The banks cried poor and blamed rising funding costs, but these are the same corporations enjoying record combined profits of more than $20,000 million a year—yes, well over $20,000 million a year. As an argument, funding cost pressures simply do not stack up, because the banks are raking it in and there is simply no basis for their claim that they are in strife. Moreover, the bosses of Australia’s big four banks earn between them $44 million a year—yes, $44 million a year between four individuals—and that is simply outrageous. Here we are picking up the tab for billion-dollar profits and million-dollar salaries, and we are not happy about it. Something has got to give.
The balance needs to shift back to the community, which not too long ago helped these same banks survive the global financial crisis. The banks came running when they were in trouble and the government gave them a hand. Now it is the banks’ turn to return the favour and give the Australian community a break. With their combined $21-plus billion profit a year, a bit of consideration for the public interest is not something that is going to break the bank. It is time for change and, since the banks will not act, it is time for political leaders to act. I for one will support any sensible reform which reins the banks in.
Of course the banks say that we do not understand how it all works. ‘It’s complicated,’ they say. They call outspoken politicians ‘populist’ and tell us to butt out and stop bashing the banks. Well, I will not buy that, Mr Deputy Speaker. There is some bashing going on all right, but it is not the banks getting bashed; it is their customers. It is my job to stick up for my constituents, not for the banks, and that is exactly what I am going to do.
In my electorate of Denison people are doing it tough right now. Power bills have risen and they are going to keep on going up. A pensioner from Moonah wrote to the Mercury newspaper recently recounting how she had received a $900 winter power bill and to conserve energy she was only using two rooms in her house. That is no way to survive, let alone to live. The constituents of Denison are also paying more for other essentials like water and housing. They need a break, not another demand for more money from corporations raking in the profits. And it is not just people paying off mortgages who suffer from these rate hikes. It is also the businesses, whose customers have less money to spend, and the children, who see less of their parents, who have to work longer hours. It also includes young people trying to buy their first house and tenants whose rents rise with interest rates.
I am pleased to see that some communities are fighting back.
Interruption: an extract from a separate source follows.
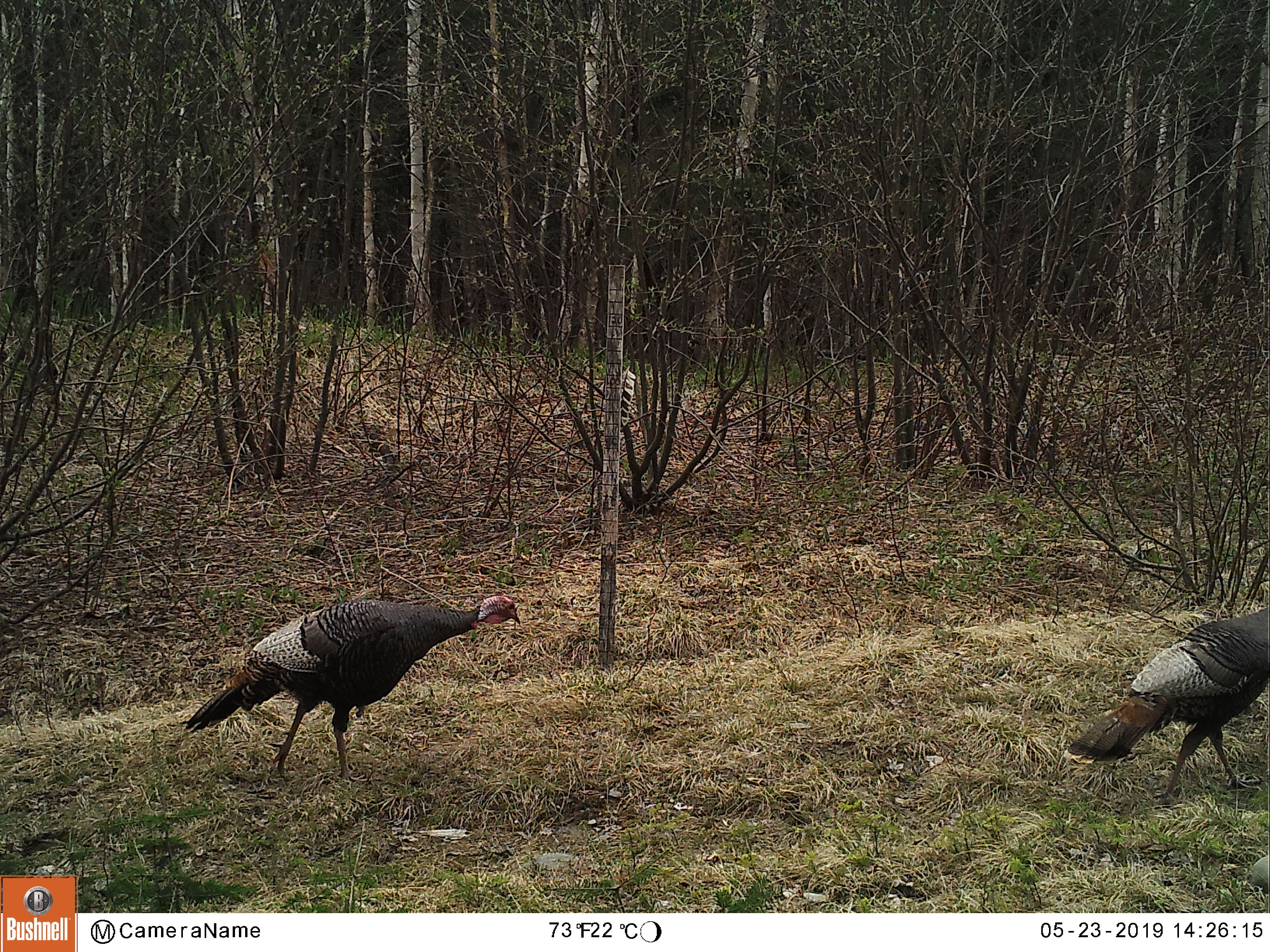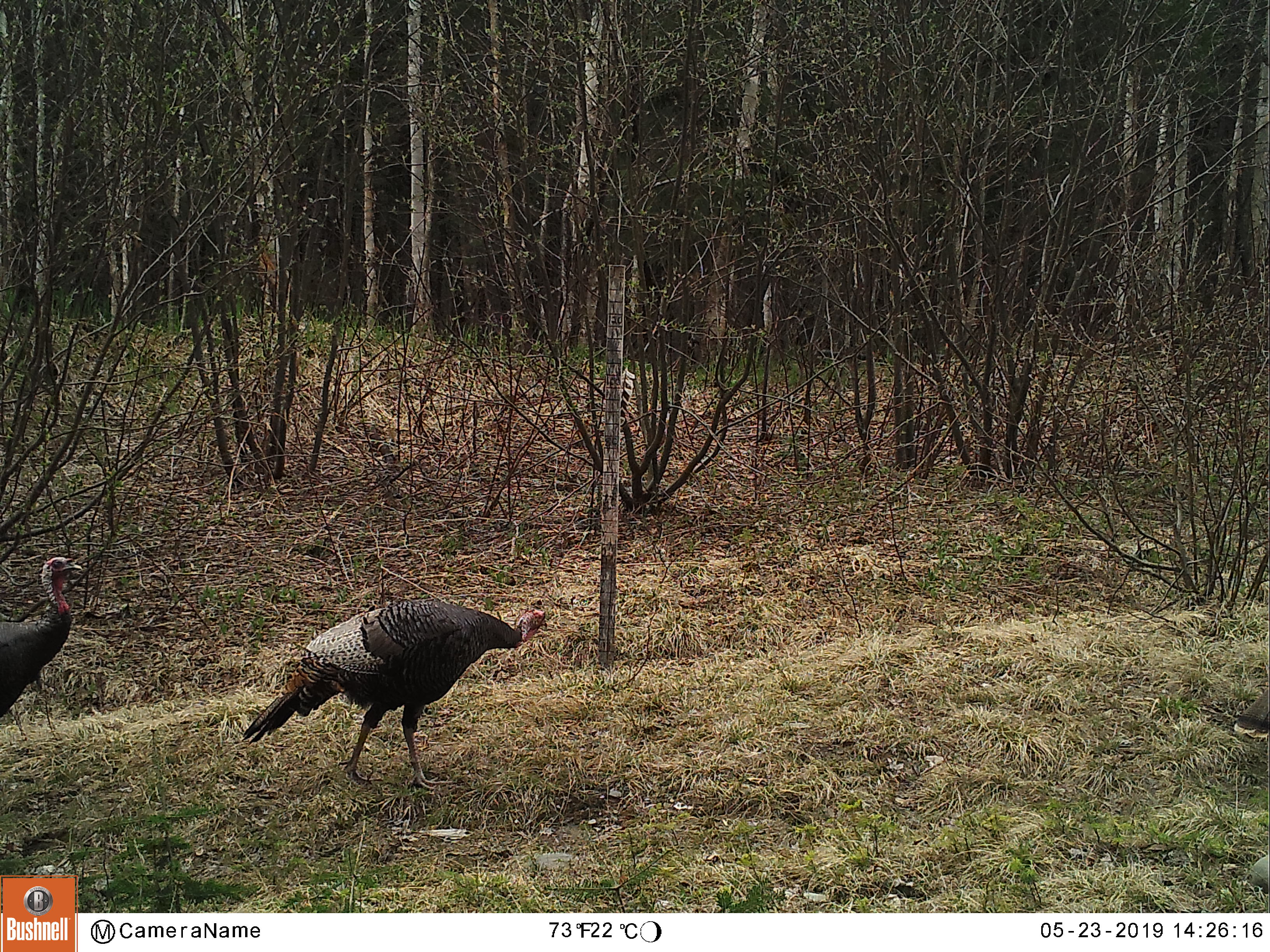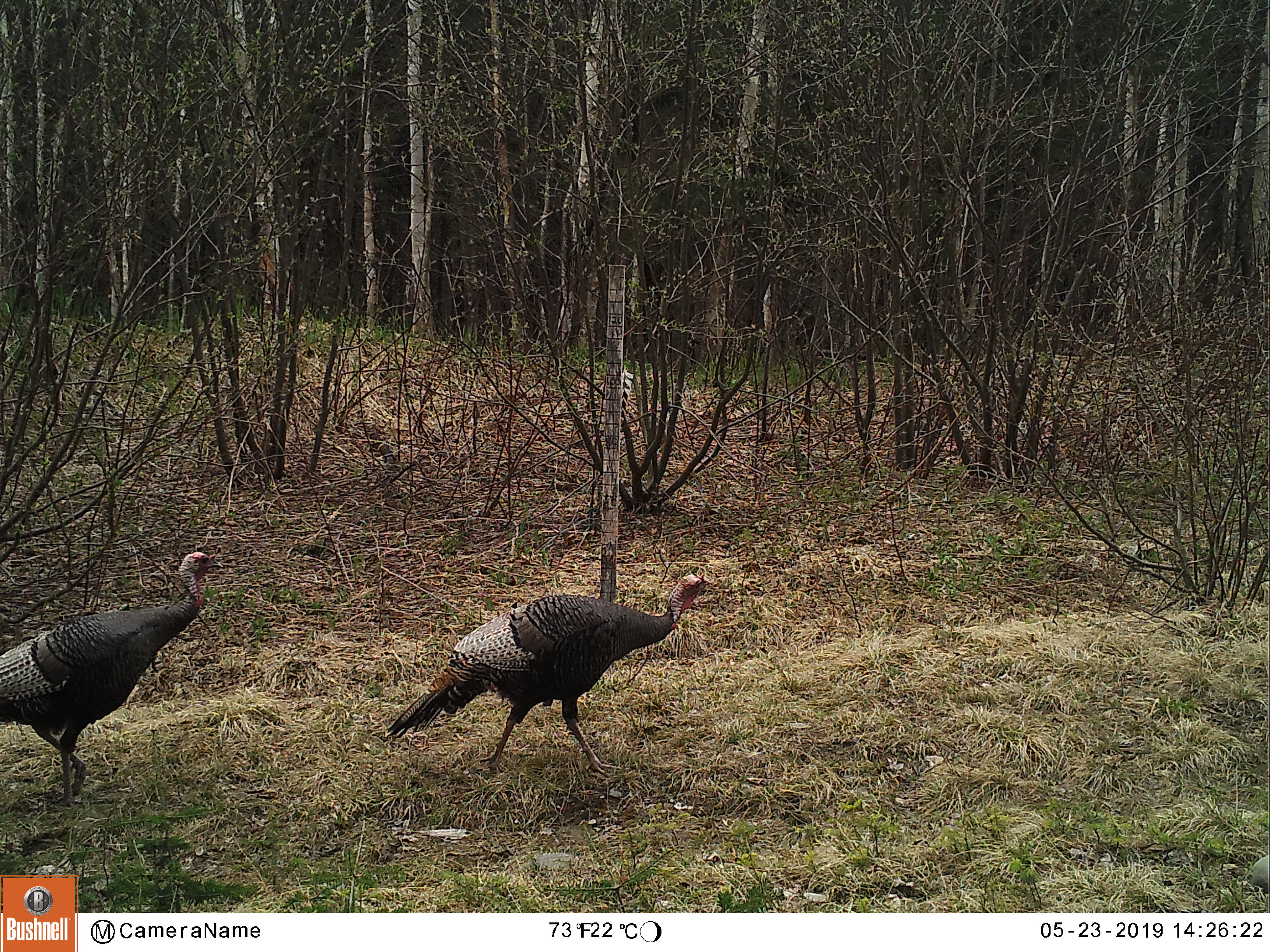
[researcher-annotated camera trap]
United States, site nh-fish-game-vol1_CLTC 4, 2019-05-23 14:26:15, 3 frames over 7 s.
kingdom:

I was delighted to lend my support to a push by the Glenorchy community to buy a franchise of its local Bendigo Bank to create a community bank that will return half of its profits back to the local community. I will do my bit. I have pledged to become a founding shareholder, and I have already opened an account into which I will deposit my electoral allowance. I applaud the shadow Treasurer for taking a stand of sorts with his ideas about reining in the banks. I see merit in the shadow Treasurer’s approach. Now we have the Greens’ commendable proposal in the bill that we are debating today, and again I see merit. Disappointingly, we have seen little from the government, except a vague promise of a plan some time soon. The Prime Minister stands on the world stage and complains that banks are ripping off Australians; but, so far, she has done nothing to stop them, and that is not good enough. Again, I remind the government that it is well behind time for action on the greedy banking sector and that I will support any sensible reform which reins it in.